■ Problem: Can you output the records below exactly as they are written?

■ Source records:
= = = = = = =
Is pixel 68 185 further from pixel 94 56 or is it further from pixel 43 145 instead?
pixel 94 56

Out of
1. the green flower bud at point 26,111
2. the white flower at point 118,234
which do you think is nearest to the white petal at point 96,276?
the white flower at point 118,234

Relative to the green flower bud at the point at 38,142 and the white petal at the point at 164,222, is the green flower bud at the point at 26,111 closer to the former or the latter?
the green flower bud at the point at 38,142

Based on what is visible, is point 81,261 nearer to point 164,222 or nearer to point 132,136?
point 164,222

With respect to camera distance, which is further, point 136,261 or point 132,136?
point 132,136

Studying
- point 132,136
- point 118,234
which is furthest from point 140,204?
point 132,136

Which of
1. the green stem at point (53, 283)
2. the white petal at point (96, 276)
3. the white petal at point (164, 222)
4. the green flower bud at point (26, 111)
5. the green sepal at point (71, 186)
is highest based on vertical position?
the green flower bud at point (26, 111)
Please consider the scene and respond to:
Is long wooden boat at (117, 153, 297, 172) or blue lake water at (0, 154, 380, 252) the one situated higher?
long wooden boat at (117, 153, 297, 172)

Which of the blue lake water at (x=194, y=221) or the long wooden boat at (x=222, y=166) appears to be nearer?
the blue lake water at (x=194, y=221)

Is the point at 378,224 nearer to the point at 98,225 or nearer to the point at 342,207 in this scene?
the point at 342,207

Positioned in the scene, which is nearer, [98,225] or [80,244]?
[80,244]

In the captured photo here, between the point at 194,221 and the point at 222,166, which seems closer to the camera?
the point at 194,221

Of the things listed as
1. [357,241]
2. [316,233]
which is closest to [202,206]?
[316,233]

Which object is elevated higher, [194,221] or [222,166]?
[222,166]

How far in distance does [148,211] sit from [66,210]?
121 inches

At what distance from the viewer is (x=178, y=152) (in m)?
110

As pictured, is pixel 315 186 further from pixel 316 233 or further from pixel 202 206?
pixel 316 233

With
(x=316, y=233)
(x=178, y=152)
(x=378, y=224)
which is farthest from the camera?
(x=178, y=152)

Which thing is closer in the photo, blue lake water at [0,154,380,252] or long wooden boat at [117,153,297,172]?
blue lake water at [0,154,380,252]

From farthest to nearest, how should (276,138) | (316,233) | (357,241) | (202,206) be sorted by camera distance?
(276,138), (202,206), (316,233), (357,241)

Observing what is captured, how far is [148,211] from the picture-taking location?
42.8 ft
= = = = = = =
■ Full solution:
Is pixel 68 185 further from pixel 94 56 or is it further from pixel 43 145 instead?
pixel 94 56

Out of
1. the green flower bud at point 26,111
2. the white flower at point 118,234
which do you think is nearest to the white petal at point 96,276?
the white flower at point 118,234

Relative to the green flower bud at the point at 38,142 and the white petal at the point at 164,222, is the green flower bud at the point at 26,111 closer to the former or the latter?
the green flower bud at the point at 38,142

Based on what is visible, is point 81,261 nearer to point 164,222 or nearer to point 132,136?
point 164,222

With respect to camera distance, which is further, point 136,261 or point 132,136?
point 132,136

Studying
- point 132,136
- point 118,234
which is furthest from point 140,204?
point 132,136

Which of
1. the green stem at point (53, 283)
2. the white petal at point (96, 276)
3. the white petal at point (164, 222)
4. the green flower bud at point (26, 111)
5. the green sepal at point (71, 186)
is highest based on vertical position?
the green flower bud at point (26, 111)
Please consider the scene and respond to:
Is long wooden boat at (117, 153, 297, 172) or blue lake water at (0, 154, 380, 252) the one situated higher?
long wooden boat at (117, 153, 297, 172)

Which of the blue lake water at (x=194, y=221) or the long wooden boat at (x=222, y=166) appears to be nearer?
the blue lake water at (x=194, y=221)

Is the point at 378,224 nearer to the point at 98,225 or nearer to the point at 342,207 in this scene?
the point at 342,207

Positioned in the scene, which is nearer, [98,225] or [80,244]?
[80,244]

In the captured photo here, between the point at 194,221 and the point at 222,166, which seems closer to the camera?
the point at 194,221

Of the things listed as
1. [357,241]
2. [316,233]
which is closest to [202,206]?
[316,233]

Which object is elevated higher, [194,221] or [222,166]?
[222,166]

How far in distance does [148,211] sit from [66,210]?
121 inches

At what distance from the viewer is (x=178, y=152) (in m)?
110

As pictured, is pixel 315 186 further from pixel 316 233 or further from pixel 202 206?
pixel 316 233

With
(x=316, y=233)
(x=178, y=152)
(x=378, y=224)
which is farthest from the camera?
(x=178, y=152)

Which thing is closer in the photo, blue lake water at [0,154,380,252] or long wooden boat at [117,153,297,172]?
blue lake water at [0,154,380,252]

From farthest to nearest, how should (276,138) | (316,233) | (357,241) | (202,206) be sorted by camera distance?
(276,138), (202,206), (316,233), (357,241)

Observing what is captured, how far is [148,211] from the picture-taking location?
42.8 ft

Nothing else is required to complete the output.